You can see the film, made in 2015, on BBC2 channel on iPlayer (for the next 29 days)

Timeline

  • painted in 1907 - and commissioned by Ferdinand Block-Bauer 
  • 1925 - Adele Bloch-Bauer died suddenly of meningitis, in Vienna on January 24
  • 1928 - lent for an exhibition at the Vienna Secession in 1928 to mark the tenth anniversary of Klimt's death
  • 1934 - displayed in London as part of the Austria in London exhibition
  • 1937 - lent for display at the Paris Exposition
  • between 1938 and 1941: nationalised by the German/Austrian State
  • December 1941 - Führer transferred the paintings Portrait of Adele Bloch-Bauer I and Apfelbaum I to the Galerie Belvedere (now Österreichische Galerie Belvedere)
  • 1945 - Ferdinand Bloch-Bauer (Adele's husband) died on 13 November 
  • 2006: restituted to Maria Altmann, the niece of the Bloch-Bauers by Österreichische Galerie Belvedere
  • purchased by Ronald Lauder ($135 million) from Maria Altmann
  • transferred to Neue Galerie in New York City from Ronald Lauder

Related Websites

About the portrait

About the key persona

On January 24, 1925 Bloch-Bauer died suddenly of meningitis, in Vienna.

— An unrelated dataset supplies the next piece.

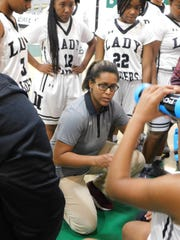 Northwest High girls basketball coach Nicole Manuel speaks to her team during a timeout at the St. Landry Parish Basketball Tournament last week. Northwest, now 12-1, defeated Eunice High on Tuesday night to open District 5-3A.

After her death, the “Klimt Hall” was turned into a “memorial room” for her. In her will she asked her husband to donate Klimt’s paintings to the Austrian Gallery after his death. In 1938, following the annexation of Austria to Nazi Germany, the paintings were aryanized. Ferdinand fled to Czechoslovakia and later continued to Zurich, where he died shortly after the end of the war. He is buried beside his wife in Vienna. His last request to recover the Klimt paintings and other artworks from their exquisite collection was not fulfilled in his lifetime. Maria Altmann, Adele’s California-based niece and the family heir, sued the Republic of Austria, demanding that the Klimt paintings be returned to her.
  • Maria Altmann nee Bloch (1916-2011) | Wikipedia - niece of Adele Bloch-Bauer who fled to the USA in 1938 following the Anschluss; details the background to the legal case. She died on died on February 7, 2011.
  • E. Randol "Randy" Schoenberg - the lawyer who helped Maria Altman reclaim the Klimts. Grandson of  Arnold Schoenberg the composer. His grandmother was Maria Altman's best friend. Besides continuing to work as a lawyer, he also teaches a course on  teaches a course on Art and Cultural Property Law. President of the Los Angeles Museum of the Holocaust from 2005 to 2015. This is his Facebook Page and his Twitter account - looks like he's an interesting lawyer!
  • Hubertus Czernin (1956-2006)| Wikipedia - the man who proved that the claim of the Belvedere Gallery in Vienna was false - which in turn led to the passage of Austria's Art Restitution Law. To my mind he's not given adequate credit in the film for the role he played. He died on 10 June 2006
  • Ronald Lauder | Wikipedia - heir to the Estée Lauder Companies, President of the World Jewish Congress and founder of the Neue Galerie New York

About the film


Articles about the Portrait and the Legal Case and subsequent Auction

3 comments:

Carmen Bruno said...

Interesting story about Adele Block Bauer. I will see if my local library has the movie available. Happy Mother's Day!

John Simlett said...

I watched the film last night - what a coincidence. I really enjoyed it.

Meera Rao said...

I was fortunate to see the painting in person in NYC -just fabulous :)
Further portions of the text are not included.